Efficient ORR catalysts for zinc-air battery: Biomass-derived ultra-stable Co nanoparticles wrapped with graphitic layers via optimizing electron transfer

Abstract

The poor stability of non-noble metal catalysts in oxygen reduction reaction (ORR) is a main bottleneck that limits their big-scale application in metal-air batteries. Herein, we construct a chainmail catalyst (Co-NC-AD) with outstanding stability, via the competitive complexation and post absorption strategy, consisting of highly graphitic layers wrapped uniform-size Co nanoparticles (Co-NPs). Experiments combined with density functional theory (DFT) calculations jointly confirmed that the electron transfer occurred from the inner Co-NPs to the external graphitic layers.
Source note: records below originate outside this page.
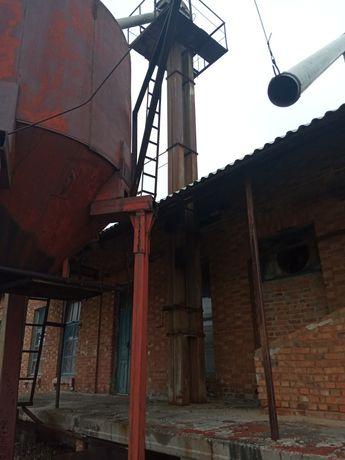 Нория 12 м.,25 тонн/час
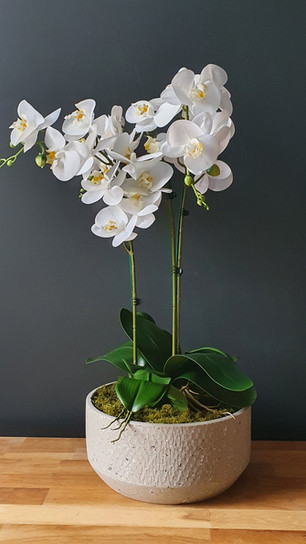 large four stem white orchid - round cement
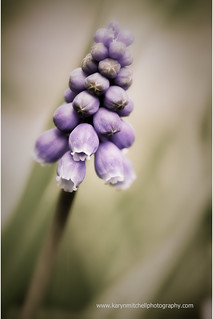 Grape Hyacinth | by zandrsmum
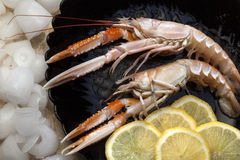 Langoustine or Norwegian Lobster. (Nephrops norvegicus). The muscular tail of Nephrops norvegicus is frequently eaten, and its meat is known as scampi Stock Image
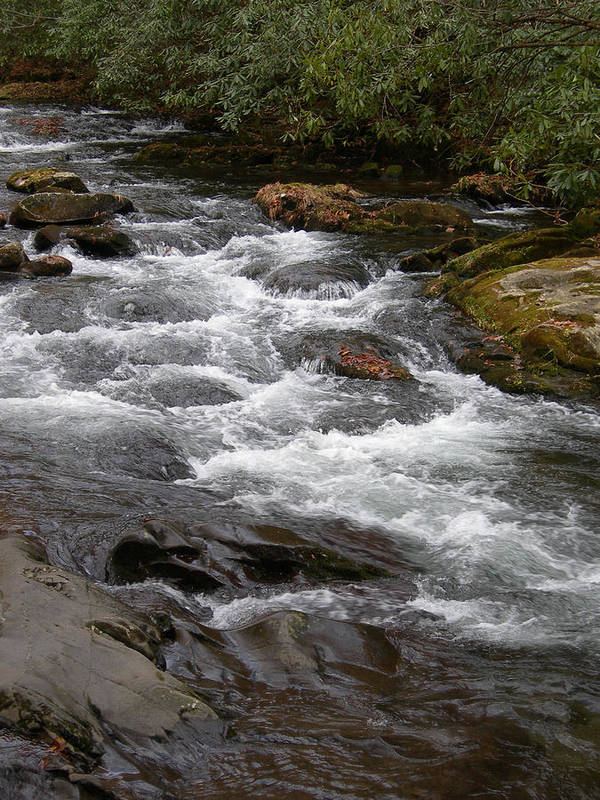 Tn Print featuring the photograph Mountain Stream by Skip Willits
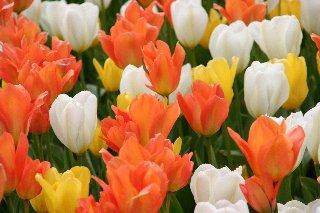 Tulipani arancioni gialli e bianchi for Tulipani arancioni
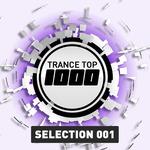 Trance Top 1000 Selection Vol 1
It facilitated the adsorption process of oxygen molecules and the hybridization of the O-2p and C-1p orbitals, which accelerated the ORR reaction kinetics. Consequently, our prepared Co-NC-AD shows excellent ORR activity, offered with a more positive initial potential (Eonset = 0.95 V) and half-wave potential (E1/2 = 0.86 V). The remarkable stability and resistance of methanol poisoning are merited from the protection effect of stable graphitic layers. In addition, the high electrochemical performance of Co-NC-AD-based zinc-air battery demonstrates their potential for practical applications. Therefore, our work provides new ideas for the design of nano-confined catalysts with high stability and activity.